Crucially, the bill does not expand the size, scope, or power of government. It does not create new regulatory programs, agencies, or taxes. Instead, it reins in existing local practices that effectively divert public funds to private interests without sufficient oversight. The Comptroller’s enforcement authority under this bill is within the existing scope of the office’s responsibilities. There is no fiscal impact anticipated at the state level, and the only local impact would be a limitation on how municipalities use public funds in ways that some consider questionable or unfair.

Additionally, SB 2747 imposes no meaningful new regulatory burden on individual taxpayers or small businesses. It targets only a narrow class of large incentive agreements involving municipalities and retailers that result in inter-municipal tax shifting. Businesses still have full freedom to move or expand within the state; they simply cannot rely on public subsidies unless those moves are tied to legitimate economic development.

For those who fundamentally oppose government-directed incentives or believe that government should not be in the business of picking economic winners and losers, SB 2747 is a step in the right direction. It reduces government favoritism, protects the integrity of local tax systems, and ensures public funds are not used to enrich a few at the expense of many. By reinforcing a level playing field among municipalities and discouraging taxpayer-funded corporate deal-making, the bill strengthens both fiscal discipline and public trust. Texas Policy Research recommends that lawmakers vote YES on SB 2747.

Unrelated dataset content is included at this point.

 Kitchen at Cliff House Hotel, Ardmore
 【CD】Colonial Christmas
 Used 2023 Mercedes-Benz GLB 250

  • Individual Liberty: The bill does not directly expand or restrict individual rights. However, by reducing local governments’ ability to divert public funds to private corporations through backroom tax rebate deals, it reinforces the principle that government should serve the public at large, not a favored few. This fosters a more just and equitable environment in which individual taxpayers are not effectively subsidizing private business relocations with their local tax dollars.
  • Personal Responsibility: The bill promotes personal and corporate responsibility by discouraging businesses from seeking relocation deals based solely on tax perks. It subtly reinforces the idea that businesses should compete and grow based on the value they provide, not on their ability to secure public handouts. By eliminating the expectation of preferential treatment through tax rebates, the bill nudges both municipalities and businesses to act more responsibly with public resources and market decisions.

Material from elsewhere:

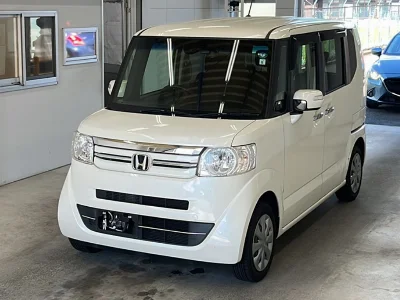 HONDA N BOX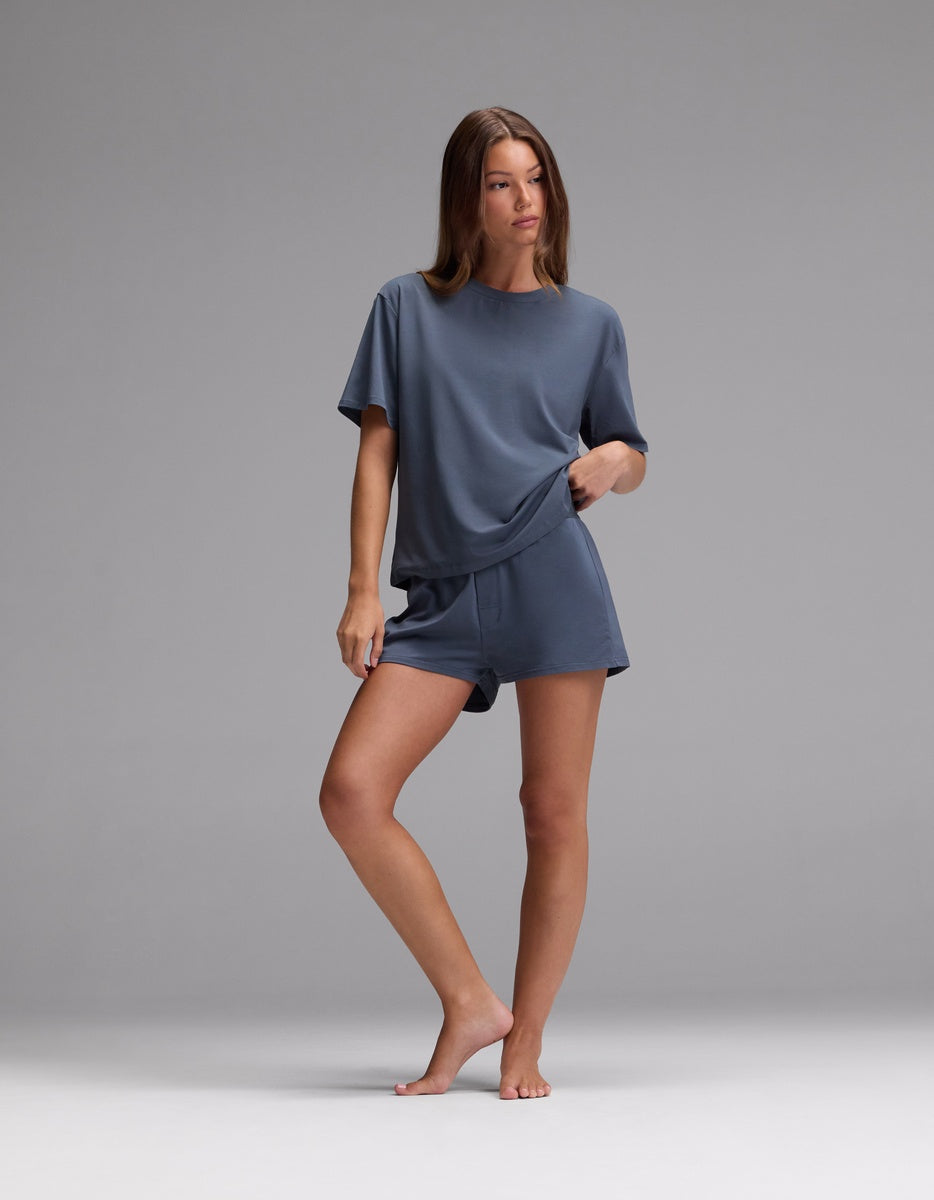 Women's First Layer Pajama Boxer Short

  • Free Enterprise: The bill enhances the integrity of the free market by reducing government interference that distorts competition. Sales tax rebate deals between municipalities and select businesses create an uneven playing field, often benefiting large, well-connected corporations at the expense of smaller, local competitors who lack the same political leverage. The bill curtails these distortions and ensures that success in the marketplace is determined by merit, not by access to special treatment.
  • Private Property Rights: The bill does not restrict or alter any individual's or business’s right to own, use, or develop property. Businesses retain full freedom to relocate, expand, or open new facilities wherever they choose. The only restriction imposed is on the ability of local governments to offer certain financial incentives that are not tied to genuine economic benefit. This preserves property rights while ensuring taxpayer funds are not improperly leveraged to manipulate property-based decisions.

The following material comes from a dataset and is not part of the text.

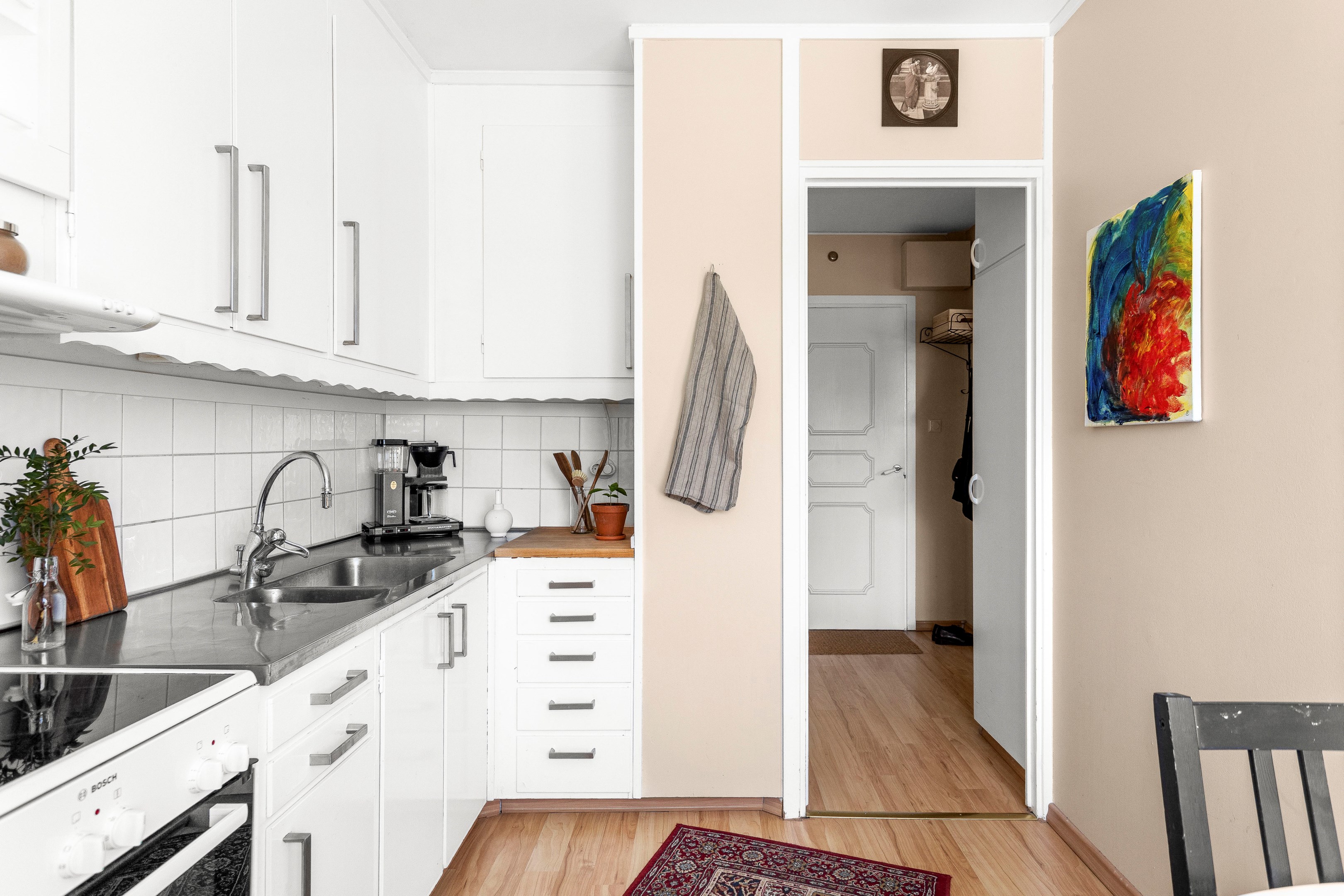 Bostadsbild från Johannesbäcksgatan 80C, Såld i Salabacke, Uppsala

  • Limited Government: The bill is fundamentally a bill about limiting government. It eliminates a problematic practice where local governments use tax rebate agreements as a tool to shift economic activity without producing new value. These agreements often amount to governments using public money to pick winners and losers in the marketplace—something that contradicts the ideal of a restrained and neutral government. By disallowing these kinds of deals unless specific, non-tax-based economic conditions are met, the bill returns local government focus to core services and away from questionable economic engineering.